Judicial Independence Demands Accountability Even at the Very Top - GOGO

Apr 15, 2025 - 10:53
Apr 15, 2025 - 10:56
Judicial Independence Demands Accountability Even at the Very Top - GOGO

Judicial independence is the cornerstone of every functioning democracy. It guarantees that courts remain impartial arbiters, immune from political or personal interference. Central to this ideal is the security of tenure enjoyed by judges—especially the Chief Justice, who serves not just as an administrator, but as the guardian of the judiciary’s integrity.

But independence without accountability is a dangerous proposition. A rogue Chief Justice, shielded from scrutiny, can unleash mayhem and bedlam on the judicial system—and by extension, on the entire republic. That is precisely why our Constitution provides a mechanism under Article 146 for the removal of a Chief Justice who engages in stated misbehavior, incompetence, or infirmity. This mechanism is not a tool for partisan retaliation. It is a safeguard for constitutional governance.

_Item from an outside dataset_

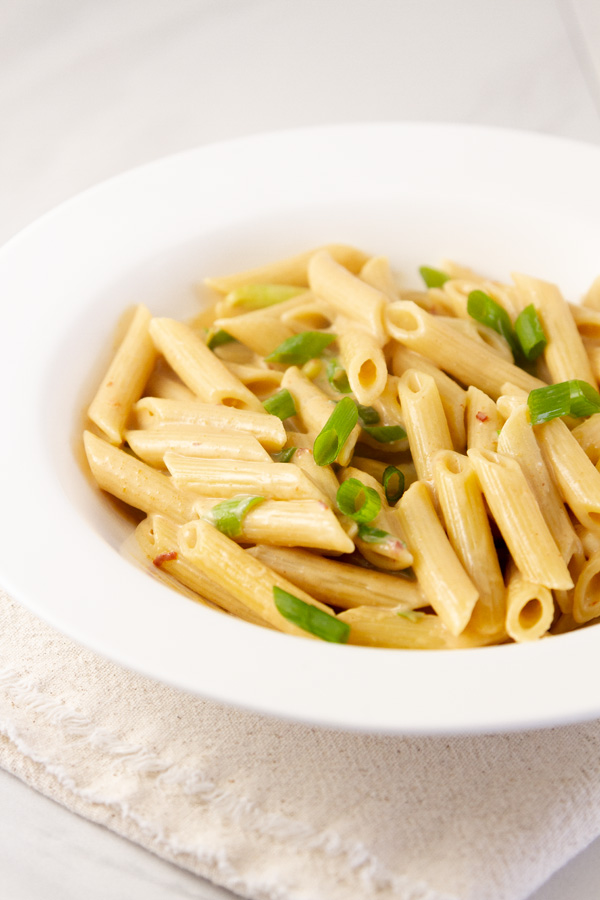 Creamy Peanut Noodles in a white bowl garnished with green onions.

It was under this framework that GOGO submitted a petition in December 2024 for the removal of the current Chief Justice. GOGO did so not lightly, but with deep concern over documented and serious misconduct: the unilateral recommendation of five justices to the Supreme Court in violation of constitutional procedures; the reshuffling of court panels even after cases had been argued; the issuance of binding administrative directives without legal basis; and unauthorized backchannel communications between the Chief Justice and the Presidency—communications that raised serious concerns of conflict of interest.

Rather than refer these grave allegations to an independent committee—as Article 146 clearly requires— President Nana Akufo Addo dismissed the petition, asserting that it failed to disclose a prima facie case. That decision was not just wrong. It was dangerously flawed—legally, procedurally, and constitutionally. Here's why.

First, the former President applied the wrong standard. A prima facie determination is not a trial. It does not demand proof as demanded by the President. It merely asks whether the allegations—if taken as true—warrant further investigation. My petition clearly met that bar. It cited specific dates, referenced official correspondence, named affected justices, and pledged to present witnesses, including Justice Senyo Dzamefe. To dismiss these detailed and corroborable claims as “hearsay” was to usurp the role of the constitutionally mandated investigative committee.

Second, the former President mischaracterized the petition as lacking evidence. This is plainly incorrect. The petition referenced a February 7, 2024 letter from the Chief Justice to the President advocating for the expansion of the Supreme Court—a fact the President astonishingly denied. It detailed improper panel reshuffling, constitutionally dubious directives, and interference with judicial independence. These were not speculative accusations. They were concrete, constitutionally relevant claims that merited inquiry.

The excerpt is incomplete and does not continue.